● **TEXT**:
★ ★ ★ ★ ★
# BIDS dataset to a JSON-LD NIDM-Experiment dataset

(work under conda environment)
This document illustrates an example showing how to go from a BIDS dataset to a JSON-LD NIDM-experiment dataset.
We pick our bids dataset from DataLad where the hierarchy of folders follows the bids standard. For this example, we import the ABIDE DataLad dataset from CMU_a site : http://datasets.datalad.org/?dir=/abide/RawDataBIDS/CMU_a 

In [None]:
conda install -c conda-forge git-annex
pip install datalad 
datalad install ///abide/RawDataBIDS/CMU_a

We use the BIDSMRI2NIDM.py file from PyNIDM/nidm/experiment/tools.
This program will convert a BIDS MRI dataset to a NIDM-Experiment RDF document. It will parse phenotype information and simply store variables/values and link to the associated json data dictionary file.
Argument used: 
- -d [root directory of BIDS dataset]
- -jsonld [If flag set, output is json-ld not TURTLE]

In [None]:
python ~/PyNIDM/nidm/experiment/tools/BIDSMRI2NIDM.py -d ~/bids_dataset/CMU_a/

The Datalad hosted abide dataset doesn’t have participants.tsv files and doesn’t have a dataset_description.json file so it is really not even valid BIDS. The participants.tsv file is optional but we must have a datasaet_description.json file. 
One has to create some basic dataset_description.json files for each abide and adhd200 site so one could run bidsmri2nidm on it and add it in the github repo.
★ ★ ★ ★ ★
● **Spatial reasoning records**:
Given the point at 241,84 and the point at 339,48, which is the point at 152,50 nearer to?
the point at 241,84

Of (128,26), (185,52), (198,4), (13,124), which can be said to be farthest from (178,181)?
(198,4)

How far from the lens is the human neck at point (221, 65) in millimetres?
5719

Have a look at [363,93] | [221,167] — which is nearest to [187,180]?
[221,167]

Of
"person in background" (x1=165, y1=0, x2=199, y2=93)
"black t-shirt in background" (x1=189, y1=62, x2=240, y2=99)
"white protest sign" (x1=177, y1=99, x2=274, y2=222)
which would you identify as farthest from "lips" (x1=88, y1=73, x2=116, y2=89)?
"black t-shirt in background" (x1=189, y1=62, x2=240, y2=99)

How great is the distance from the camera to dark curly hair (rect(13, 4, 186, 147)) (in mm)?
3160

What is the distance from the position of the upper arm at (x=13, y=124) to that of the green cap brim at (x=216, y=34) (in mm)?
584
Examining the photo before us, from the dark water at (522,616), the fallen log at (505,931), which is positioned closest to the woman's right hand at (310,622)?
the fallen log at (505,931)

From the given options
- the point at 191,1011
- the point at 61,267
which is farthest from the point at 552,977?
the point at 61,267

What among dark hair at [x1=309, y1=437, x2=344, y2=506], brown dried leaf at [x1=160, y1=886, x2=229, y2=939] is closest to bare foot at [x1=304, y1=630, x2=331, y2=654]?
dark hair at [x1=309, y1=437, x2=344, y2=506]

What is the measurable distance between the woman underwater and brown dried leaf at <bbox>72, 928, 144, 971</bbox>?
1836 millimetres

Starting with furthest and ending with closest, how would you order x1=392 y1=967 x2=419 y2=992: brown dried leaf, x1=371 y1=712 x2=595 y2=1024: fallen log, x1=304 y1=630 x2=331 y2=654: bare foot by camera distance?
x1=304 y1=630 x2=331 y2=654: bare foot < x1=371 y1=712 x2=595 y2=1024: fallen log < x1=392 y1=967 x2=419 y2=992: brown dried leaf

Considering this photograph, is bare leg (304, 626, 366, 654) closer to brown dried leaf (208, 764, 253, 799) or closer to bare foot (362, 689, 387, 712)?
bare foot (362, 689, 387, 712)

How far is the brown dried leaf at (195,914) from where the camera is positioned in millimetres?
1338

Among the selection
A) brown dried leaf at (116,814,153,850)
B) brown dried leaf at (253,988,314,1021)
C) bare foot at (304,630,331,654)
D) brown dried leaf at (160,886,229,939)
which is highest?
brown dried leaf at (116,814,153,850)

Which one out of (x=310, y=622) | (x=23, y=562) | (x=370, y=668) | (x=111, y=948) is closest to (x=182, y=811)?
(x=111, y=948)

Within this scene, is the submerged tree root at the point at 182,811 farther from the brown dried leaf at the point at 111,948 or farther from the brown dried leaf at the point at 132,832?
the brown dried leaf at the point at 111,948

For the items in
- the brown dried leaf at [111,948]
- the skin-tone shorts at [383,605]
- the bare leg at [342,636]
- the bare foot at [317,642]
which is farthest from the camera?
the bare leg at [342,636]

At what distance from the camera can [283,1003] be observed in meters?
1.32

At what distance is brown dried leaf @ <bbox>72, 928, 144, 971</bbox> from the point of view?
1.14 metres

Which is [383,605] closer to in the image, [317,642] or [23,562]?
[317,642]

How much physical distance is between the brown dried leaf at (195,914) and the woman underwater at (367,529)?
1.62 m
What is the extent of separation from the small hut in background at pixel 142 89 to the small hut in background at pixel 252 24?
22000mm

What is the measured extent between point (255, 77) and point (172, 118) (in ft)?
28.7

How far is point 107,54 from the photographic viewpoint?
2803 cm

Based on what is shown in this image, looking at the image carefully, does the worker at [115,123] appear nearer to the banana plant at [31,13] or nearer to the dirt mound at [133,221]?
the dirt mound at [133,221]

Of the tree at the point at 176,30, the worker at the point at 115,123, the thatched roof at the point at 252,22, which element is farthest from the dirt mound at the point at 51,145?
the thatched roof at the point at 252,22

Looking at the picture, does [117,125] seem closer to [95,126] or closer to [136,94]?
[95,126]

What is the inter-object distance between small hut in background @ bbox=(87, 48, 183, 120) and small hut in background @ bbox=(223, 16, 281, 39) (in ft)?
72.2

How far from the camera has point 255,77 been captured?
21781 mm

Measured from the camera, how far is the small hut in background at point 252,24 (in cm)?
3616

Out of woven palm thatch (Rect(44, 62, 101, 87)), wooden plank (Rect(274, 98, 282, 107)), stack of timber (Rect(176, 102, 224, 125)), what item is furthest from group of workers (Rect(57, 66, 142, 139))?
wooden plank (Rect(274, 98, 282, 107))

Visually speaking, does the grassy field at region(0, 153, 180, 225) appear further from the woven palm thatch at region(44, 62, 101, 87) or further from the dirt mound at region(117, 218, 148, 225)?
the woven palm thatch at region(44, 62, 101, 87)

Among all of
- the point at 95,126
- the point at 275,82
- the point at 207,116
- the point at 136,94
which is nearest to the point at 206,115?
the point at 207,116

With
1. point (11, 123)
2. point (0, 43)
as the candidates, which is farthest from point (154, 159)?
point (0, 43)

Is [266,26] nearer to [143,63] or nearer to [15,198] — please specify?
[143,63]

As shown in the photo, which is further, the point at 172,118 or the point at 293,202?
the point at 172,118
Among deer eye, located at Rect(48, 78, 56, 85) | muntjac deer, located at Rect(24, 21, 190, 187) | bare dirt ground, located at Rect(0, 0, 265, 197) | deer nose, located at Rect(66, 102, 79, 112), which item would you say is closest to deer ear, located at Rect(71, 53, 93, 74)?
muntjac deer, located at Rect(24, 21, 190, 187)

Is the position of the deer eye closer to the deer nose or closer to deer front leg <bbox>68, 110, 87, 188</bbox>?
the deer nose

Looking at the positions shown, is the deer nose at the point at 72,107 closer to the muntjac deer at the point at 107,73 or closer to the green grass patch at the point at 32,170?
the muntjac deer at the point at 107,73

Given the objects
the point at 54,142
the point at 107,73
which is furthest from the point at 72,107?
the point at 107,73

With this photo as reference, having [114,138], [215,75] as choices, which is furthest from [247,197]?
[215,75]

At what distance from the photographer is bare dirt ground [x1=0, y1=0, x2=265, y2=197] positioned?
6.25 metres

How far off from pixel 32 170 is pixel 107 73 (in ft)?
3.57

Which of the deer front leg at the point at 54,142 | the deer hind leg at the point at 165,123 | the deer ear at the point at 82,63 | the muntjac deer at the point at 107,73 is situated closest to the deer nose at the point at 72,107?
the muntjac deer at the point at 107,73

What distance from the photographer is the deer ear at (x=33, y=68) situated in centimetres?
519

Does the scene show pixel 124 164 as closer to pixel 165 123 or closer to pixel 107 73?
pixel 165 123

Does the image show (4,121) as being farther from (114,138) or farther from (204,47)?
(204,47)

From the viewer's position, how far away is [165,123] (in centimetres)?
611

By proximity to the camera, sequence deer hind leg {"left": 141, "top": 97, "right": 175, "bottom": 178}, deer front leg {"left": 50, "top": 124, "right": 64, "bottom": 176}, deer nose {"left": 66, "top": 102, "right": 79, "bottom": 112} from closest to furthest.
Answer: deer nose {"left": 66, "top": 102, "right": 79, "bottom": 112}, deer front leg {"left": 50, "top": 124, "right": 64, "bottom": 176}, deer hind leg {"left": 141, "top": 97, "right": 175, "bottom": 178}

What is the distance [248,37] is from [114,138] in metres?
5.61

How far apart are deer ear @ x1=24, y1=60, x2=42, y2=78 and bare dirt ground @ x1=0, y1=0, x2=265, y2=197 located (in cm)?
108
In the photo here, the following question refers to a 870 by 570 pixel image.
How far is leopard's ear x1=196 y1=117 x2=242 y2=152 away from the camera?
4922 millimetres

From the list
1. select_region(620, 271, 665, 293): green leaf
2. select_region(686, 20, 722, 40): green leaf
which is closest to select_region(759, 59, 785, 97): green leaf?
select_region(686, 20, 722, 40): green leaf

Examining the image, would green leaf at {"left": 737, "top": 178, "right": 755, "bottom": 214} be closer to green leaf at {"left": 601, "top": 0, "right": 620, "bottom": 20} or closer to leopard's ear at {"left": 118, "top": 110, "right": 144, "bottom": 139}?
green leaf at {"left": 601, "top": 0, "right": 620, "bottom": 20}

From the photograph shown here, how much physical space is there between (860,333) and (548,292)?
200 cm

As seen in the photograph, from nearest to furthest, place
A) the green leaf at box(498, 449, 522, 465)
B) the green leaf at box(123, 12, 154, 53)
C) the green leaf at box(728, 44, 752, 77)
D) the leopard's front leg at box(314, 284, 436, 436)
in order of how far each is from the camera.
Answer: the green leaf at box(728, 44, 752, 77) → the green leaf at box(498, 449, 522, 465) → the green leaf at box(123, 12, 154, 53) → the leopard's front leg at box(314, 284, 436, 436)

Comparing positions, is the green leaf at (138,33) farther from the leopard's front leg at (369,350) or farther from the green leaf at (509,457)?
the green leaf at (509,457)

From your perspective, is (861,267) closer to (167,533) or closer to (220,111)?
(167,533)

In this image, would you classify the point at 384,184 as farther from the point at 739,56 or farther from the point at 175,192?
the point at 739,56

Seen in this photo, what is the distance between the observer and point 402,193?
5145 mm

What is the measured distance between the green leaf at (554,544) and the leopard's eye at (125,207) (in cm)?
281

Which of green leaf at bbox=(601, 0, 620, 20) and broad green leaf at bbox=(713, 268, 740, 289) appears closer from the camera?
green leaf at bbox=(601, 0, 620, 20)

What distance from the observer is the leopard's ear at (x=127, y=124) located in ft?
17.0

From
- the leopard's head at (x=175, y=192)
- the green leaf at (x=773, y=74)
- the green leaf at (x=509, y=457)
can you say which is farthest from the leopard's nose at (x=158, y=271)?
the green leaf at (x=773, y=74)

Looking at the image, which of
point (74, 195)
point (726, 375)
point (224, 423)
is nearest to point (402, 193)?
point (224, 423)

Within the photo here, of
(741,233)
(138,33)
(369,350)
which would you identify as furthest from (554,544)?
★ ★ ★ ★ ★
● **GIVEN REQUEST A**: Find and copy each line of the entries that contains the word "extent", treating uppercase and lowercase as distinct.
● **GIVEN REQUEST B**: Proceed with the BIDS-to-NIDM conversion text, writing on from its final sentence.
The BIDS-to-NIDM conversion text and the entries bear no relation to each other.

● **FINAL RESULT A**:
What is the extent of separation from the small hut in background at pixel 142 89 to the small hut in background at pixel 252 24?
What is the measured extent between point (255, 77) and point (172, 118) (in ft)?

● **FINAL RESULT B**:
For instance see https://bids-specification.readthedocs.io/en/stable/03-modality-agnostic-files.html to put the required fields in the dataset_description.json file. 
Below our dataset_description.json file:

In [None]:
{
	"Name": "ABIDE dataset CMU_a Site",
	"BIDSVersion": "1.0.1",
	"License": "CC BY-SA 4.0"
	
}

One must also parse other json files available at the root of the bids directory: T1w.json and taskxxx.json files. 
if key from T1w.json file or taskxxx.json file is mapped to term in BIDS_Constants.py then add to NIDM object. 
See function bidsmri2project(directory, args):
- for dataset_description.json file 

In [None]:
def bidsmri2project(directory, args):
    #Parse dataset_description.json file in BIDS directory
    if (os.path.isdir(os.path.join(directory))):
        try:
            with open(os.path.join(directory,'dataset_description.json')) as data_file:
                dataset = json.load(data_file)
        except OSError:
            logging.critical("Cannot find dataset_description.json file which is required in the BIDS spec")
            exit("-1")
    else:
        logging.critical("Error: BIDS directory %s does not exist!" %os.path.join(directory))
        exit("-1")

    #create project / nidm-exp doc
    project = Project()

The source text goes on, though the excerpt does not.